* **EXERCISE AIM**
Quote the stretch of items from the line that contains "Is (x=241, y=190)" through the end of the items, both ends included, leaving the pictures out.

Spatial relationship items

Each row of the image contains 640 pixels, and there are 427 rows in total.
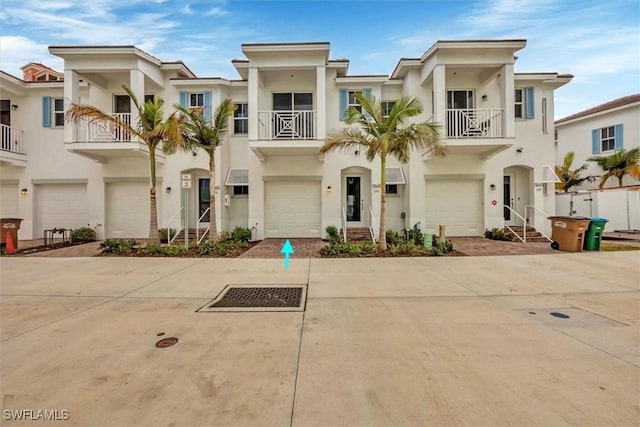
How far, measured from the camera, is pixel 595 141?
18578 mm

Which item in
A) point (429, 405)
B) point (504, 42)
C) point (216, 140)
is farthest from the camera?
point (504, 42)

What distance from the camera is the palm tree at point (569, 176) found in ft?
60.1

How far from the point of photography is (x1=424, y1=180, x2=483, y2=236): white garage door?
13.5m

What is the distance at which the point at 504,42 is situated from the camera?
452 inches

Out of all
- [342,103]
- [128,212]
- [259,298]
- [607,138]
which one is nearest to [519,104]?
[342,103]

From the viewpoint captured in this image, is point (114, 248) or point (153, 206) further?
point (153, 206)

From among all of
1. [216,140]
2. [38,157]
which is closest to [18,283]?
[216,140]

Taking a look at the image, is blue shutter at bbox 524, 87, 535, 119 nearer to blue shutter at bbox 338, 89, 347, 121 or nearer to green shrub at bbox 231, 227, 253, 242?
blue shutter at bbox 338, 89, 347, 121

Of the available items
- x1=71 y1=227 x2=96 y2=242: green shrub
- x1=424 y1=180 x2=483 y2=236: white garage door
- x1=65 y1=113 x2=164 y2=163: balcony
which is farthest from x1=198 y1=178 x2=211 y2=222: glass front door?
x1=424 y1=180 x2=483 y2=236: white garage door

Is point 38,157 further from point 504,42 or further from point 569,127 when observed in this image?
point 569,127

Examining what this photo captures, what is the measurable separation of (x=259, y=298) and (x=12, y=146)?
50.9ft

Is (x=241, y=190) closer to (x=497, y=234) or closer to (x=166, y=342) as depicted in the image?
(x=166, y=342)

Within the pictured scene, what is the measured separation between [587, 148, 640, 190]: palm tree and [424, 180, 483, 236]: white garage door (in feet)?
30.4

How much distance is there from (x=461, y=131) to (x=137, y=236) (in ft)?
48.9
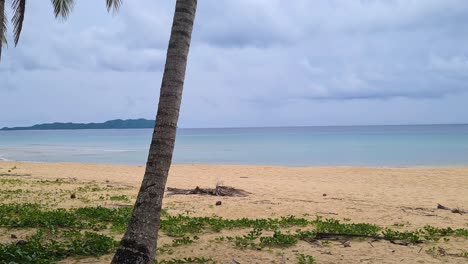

* **RESULT FOR THIS EXERCISE**
Is (x=241, y=190) closer to (x=497, y=234) or closer to (x=166, y=342) as depicted in the image?
(x=166, y=342)

Within the pictured scene, what is the measured separation between [587, 148, 640, 190]: palm tree and [424, 180, 483, 236]: white garage door (in feet)?
30.4

How much distance is there from (x=461, y=131) to (x=137, y=236) (in ft)?
48.9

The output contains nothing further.